- _PROVIDED TEXT_:
The political fortunes of Democrats Bob Kerrey and President Barack Obama appear to be tied together in Nebraska — and that's bad news for Kerrey and his comeback bid for U.S. Senate, according to The World-Herald Poll.
Kerrey and Obama each trailed his respective Republican opponent by about 10 percentage points in a statewide poll of 800 registered voters.
The margin was even worse for Kerrey when the poll was narrowed to likely voters, with the former governor and two-term senator trailing Republican State Sen. Deb Fischer by 16 percentage points — 56 percent to 40 percent.
However, it wasn't all bad news for Obama.
The survey showed the president again has a chance of winning an electoral vote in the Omaha-based 2nd Congressional District, with the district split at 44 percent each for Obama and Republican nominee Mitt Romney.
The poll was conducted Sept. 17-20 by Wiese Research Associates of Omaha. It had a margin of error of plus or minus 3.5 percentage points.
The poll comes as the candidates and their campaigns enter the home stretch of this year's election. In a little more than a week, voters in Douglas County and across the state will begin casting early ballots in election offices and by mail. The election offices will open for early voting Oct. 1. Also that day, early ballots will be mailed to voters on request.
The next eight days are particularly critical for Kerrey, with his final face-offs with Fischer in debates on Friday and again on Oct. 1.
The survey shows that Obama and Kerrey have a lot of ground to make up between now and Election Day. It also shows that Obama, an unpopular figure in large parts of Nebraska, appears to be a drag on Kerrey's campaign — though Kerrey has tried to distance himself from the president.
Kerrey's and Obama's poll numbers mirror each other's in all three of the state's congressional districts. That would indicate Kerrey is having trouble persuading Republicans to cross party lines in a presidential year when a Democrat is at the top of the ticket.
For example, Kerrey and Obama both trailed in the vast 3rd Congressional District by 25 percentage points or more. And Kerrey and Obama each hit the same 43 percent support in the Lincoln-centered 1st Congressional District.
A big hurdle for Kerrey is the dwindling number of undecided voters.
Only about 6 percent of registered voters did not have a preference in the U.S. Senate race. That means Kerrey will have to persuade a fair number of voters who supported Fischer to change their minds and back his candidacy.
Another problem for Kerrey is his favorable/unfavorable rating.
More voters have a negative view of Kerrey than they do of Fischer. Kerrey has been hammered by third-party super PACs and others for returning to the state to run after living 12 years in New York City.
About 38 percent of voters said they “strongly” or “generally” had an unfavorable view of Kerrey, while only 21 percent had a similar opinion of Fischer.
Surprisingly, a big bloc of voters apparently did not know enough about Fischer or Kerrey to have a strong impression of either: 25 percent had a “neutral” view of Kerrey, while 31 percent had a “neutral” view of Fischer.
Fischer's base of support is in the GOP bastion of western and central Nebraska — the district the Valentine rancher has called home for about 40 years. Sixty percent of voters in the 3rd District, which encompasses much of rural Nebraska, said they supported Fischer. Thirty-five percent backed Kerrey.

- _THE TASK_: In the article on the Nebraska Senate poll, by how many percentage points did Kerrey trail Fischer among likely voters?

- _INFORMATION PROVIDED_:
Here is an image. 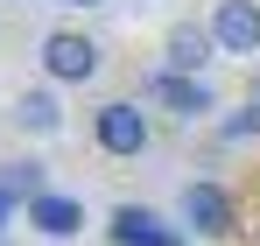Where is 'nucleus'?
<instances>
[{
	"label": "nucleus",
	"instance_id": "nucleus-4",
	"mask_svg": "<svg viewBox=\"0 0 260 246\" xmlns=\"http://www.w3.org/2000/svg\"><path fill=\"white\" fill-rule=\"evenodd\" d=\"M141 99H155V106H162V113H176L183 127L218 120V91H211V78H183V71H148Z\"/></svg>",
	"mask_w": 260,
	"mask_h": 246
},
{
	"label": "nucleus",
	"instance_id": "nucleus-13",
	"mask_svg": "<svg viewBox=\"0 0 260 246\" xmlns=\"http://www.w3.org/2000/svg\"><path fill=\"white\" fill-rule=\"evenodd\" d=\"M63 7H106V0H63Z\"/></svg>",
	"mask_w": 260,
	"mask_h": 246
},
{
	"label": "nucleus",
	"instance_id": "nucleus-2",
	"mask_svg": "<svg viewBox=\"0 0 260 246\" xmlns=\"http://www.w3.org/2000/svg\"><path fill=\"white\" fill-rule=\"evenodd\" d=\"M36 56H43V78L49 84H91L99 71H106V49H99L85 28H49V36L36 42Z\"/></svg>",
	"mask_w": 260,
	"mask_h": 246
},
{
	"label": "nucleus",
	"instance_id": "nucleus-3",
	"mask_svg": "<svg viewBox=\"0 0 260 246\" xmlns=\"http://www.w3.org/2000/svg\"><path fill=\"white\" fill-rule=\"evenodd\" d=\"M225 56L211 36V21H197V14H176L169 28H162V71H183V78H211V64Z\"/></svg>",
	"mask_w": 260,
	"mask_h": 246
},
{
	"label": "nucleus",
	"instance_id": "nucleus-9",
	"mask_svg": "<svg viewBox=\"0 0 260 246\" xmlns=\"http://www.w3.org/2000/svg\"><path fill=\"white\" fill-rule=\"evenodd\" d=\"M28 225H36L43 239H78V232H85V204L63 197V190H49V197L28 204Z\"/></svg>",
	"mask_w": 260,
	"mask_h": 246
},
{
	"label": "nucleus",
	"instance_id": "nucleus-5",
	"mask_svg": "<svg viewBox=\"0 0 260 246\" xmlns=\"http://www.w3.org/2000/svg\"><path fill=\"white\" fill-rule=\"evenodd\" d=\"M176 225H183V232H197V239H225V232H232V197H225V183L190 176V183H183V197H176Z\"/></svg>",
	"mask_w": 260,
	"mask_h": 246
},
{
	"label": "nucleus",
	"instance_id": "nucleus-8",
	"mask_svg": "<svg viewBox=\"0 0 260 246\" xmlns=\"http://www.w3.org/2000/svg\"><path fill=\"white\" fill-rule=\"evenodd\" d=\"M56 91H63V84H28V91H14V113H7V120H14V134H28V141H56V134H63V99H56Z\"/></svg>",
	"mask_w": 260,
	"mask_h": 246
},
{
	"label": "nucleus",
	"instance_id": "nucleus-12",
	"mask_svg": "<svg viewBox=\"0 0 260 246\" xmlns=\"http://www.w3.org/2000/svg\"><path fill=\"white\" fill-rule=\"evenodd\" d=\"M7 218H14V197L0 190V239H7Z\"/></svg>",
	"mask_w": 260,
	"mask_h": 246
},
{
	"label": "nucleus",
	"instance_id": "nucleus-6",
	"mask_svg": "<svg viewBox=\"0 0 260 246\" xmlns=\"http://www.w3.org/2000/svg\"><path fill=\"white\" fill-rule=\"evenodd\" d=\"M106 239H113V246H190V232L169 225L162 211H148V204H113Z\"/></svg>",
	"mask_w": 260,
	"mask_h": 246
},
{
	"label": "nucleus",
	"instance_id": "nucleus-10",
	"mask_svg": "<svg viewBox=\"0 0 260 246\" xmlns=\"http://www.w3.org/2000/svg\"><path fill=\"white\" fill-rule=\"evenodd\" d=\"M0 190H7L14 204H36V197H49V162H36V155L0 162Z\"/></svg>",
	"mask_w": 260,
	"mask_h": 246
},
{
	"label": "nucleus",
	"instance_id": "nucleus-7",
	"mask_svg": "<svg viewBox=\"0 0 260 246\" xmlns=\"http://www.w3.org/2000/svg\"><path fill=\"white\" fill-rule=\"evenodd\" d=\"M204 21L225 56H260V0H211Z\"/></svg>",
	"mask_w": 260,
	"mask_h": 246
},
{
	"label": "nucleus",
	"instance_id": "nucleus-14",
	"mask_svg": "<svg viewBox=\"0 0 260 246\" xmlns=\"http://www.w3.org/2000/svg\"><path fill=\"white\" fill-rule=\"evenodd\" d=\"M246 99H260V71H253V84H246Z\"/></svg>",
	"mask_w": 260,
	"mask_h": 246
},
{
	"label": "nucleus",
	"instance_id": "nucleus-11",
	"mask_svg": "<svg viewBox=\"0 0 260 246\" xmlns=\"http://www.w3.org/2000/svg\"><path fill=\"white\" fill-rule=\"evenodd\" d=\"M218 148H246V141H260V99H246L239 113H225V120H211Z\"/></svg>",
	"mask_w": 260,
	"mask_h": 246
},
{
	"label": "nucleus",
	"instance_id": "nucleus-1",
	"mask_svg": "<svg viewBox=\"0 0 260 246\" xmlns=\"http://www.w3.org/2000/svg\"><path fill=\"white\" fill-rule=\"evenodd\" d=\"M91 141H99V155L134 162V155L155 148V120L141 113V99H106V106L91 113Z\"/></svg>",
	"mask_w": 260,
	"mask_h": 246
},
{
	"label": "nucleus",
	"instance_id": "nucleus-15",
	"mask_svg": "<svg viewBox=\"0 0 260 246\" xmlns=\"http://www.w3.org/2000/svg\"><path fill=\"white\" fill-rule=\"evenodd\" d=\"M0 246H14V239H0Z\"/></svg>",
	"mask_w": 260,
	"mask_h": 246
}]
</instances>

- _TASK OUTPUT_: 16 percentage points, 56 percent to 40 percent.